As mammals age, inflammation levels increase. I’m not talking about painful reactions to wound or infection, but rather a more low-key, grinding, background inflammation that grows increasingly intense the longer we live. This growing inflammation has been associated with diabetes, high blood pressure, frailty, cancer, and just about every chronic health problem we tend to see in old age. This also includes cognitive decline and, at least in this case, scientists believe that it can be reversed through managing inflammation in the brain, as studies on mice have shown.
Researchers at the University of Brighton in the UK found that microglia — a specialized population of macrophage-like cells in the central nervous system, which act as immune cells that defend the brain and spinal cord from foreign invaders — are very vulnerable to changes in the levels of inflammation, particularly to a molecule called prostaglandin E2(PGE2).
When this molecule was in high amounts, the microglia had trouble carrying out their normal cellular processes and related cells didn’t generate energy as well as they could.
Levels of PGE2 naturally increase with age in our cells and those of other mammals due to the growing number of senescent cells. These dysfunctional cells cannot divide anymore and their presence causes the release of PGE2, as well as other inflammatory molecules.
But there’s a way to reverse this process. Writing in the journal Nature, scientists described how PGE2 exerts its effects on cells by interacting with the EP2 receptor on the macrophages, another important type of white blood cell.
When these white blood cells were treated in the lab with drugs that turned this receptor off, the cells recovered. Moving away from the petri dish, the researchers replicated the experiment on mice.
The researchers genetically modified rodents that lacked the EP2 receptor and simply waited for them to grow old (the average lifespan of a mouse kept in captivity is two years). They then tested the cognitive abilities of these elderly mice by subjecting them to a barrage of tests, including navigating mazes and “object location” tasks.
Strikingly, the researchers found that the old genetically modified mice could learn and remember things just as well as their young counterparts. The same effects were replicated in old, normal mice that weren’t genetically modified but which received drugs that turn the EP2 receptor on or off.
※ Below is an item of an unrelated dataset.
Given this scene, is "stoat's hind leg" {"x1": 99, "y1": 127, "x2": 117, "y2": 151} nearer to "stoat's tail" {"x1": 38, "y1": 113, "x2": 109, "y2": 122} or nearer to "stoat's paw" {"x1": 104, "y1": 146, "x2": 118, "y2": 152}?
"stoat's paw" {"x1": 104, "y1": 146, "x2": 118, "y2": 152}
Essentially, this series of experiments shows that suppressing the PGE2 receptor may represent an important target for treating and maybe even reversing age-related cognitive disorders. Or at least that seems to be the case in mice. Clinical trials in the future on humans may shed more light.
In the meantime, research has shown that foods such as blueberries, strawberries, and spinach improve cognition in both older mice and people. These foods are rich in fisetin, quercetin, and resveratrol, which are known to flush senescent cells out of the body. One possible mechanism by which they may achieve this is by blocking PGE2 at the cellular level. So until more research can offer more straightforward answers, stock up on that spinach.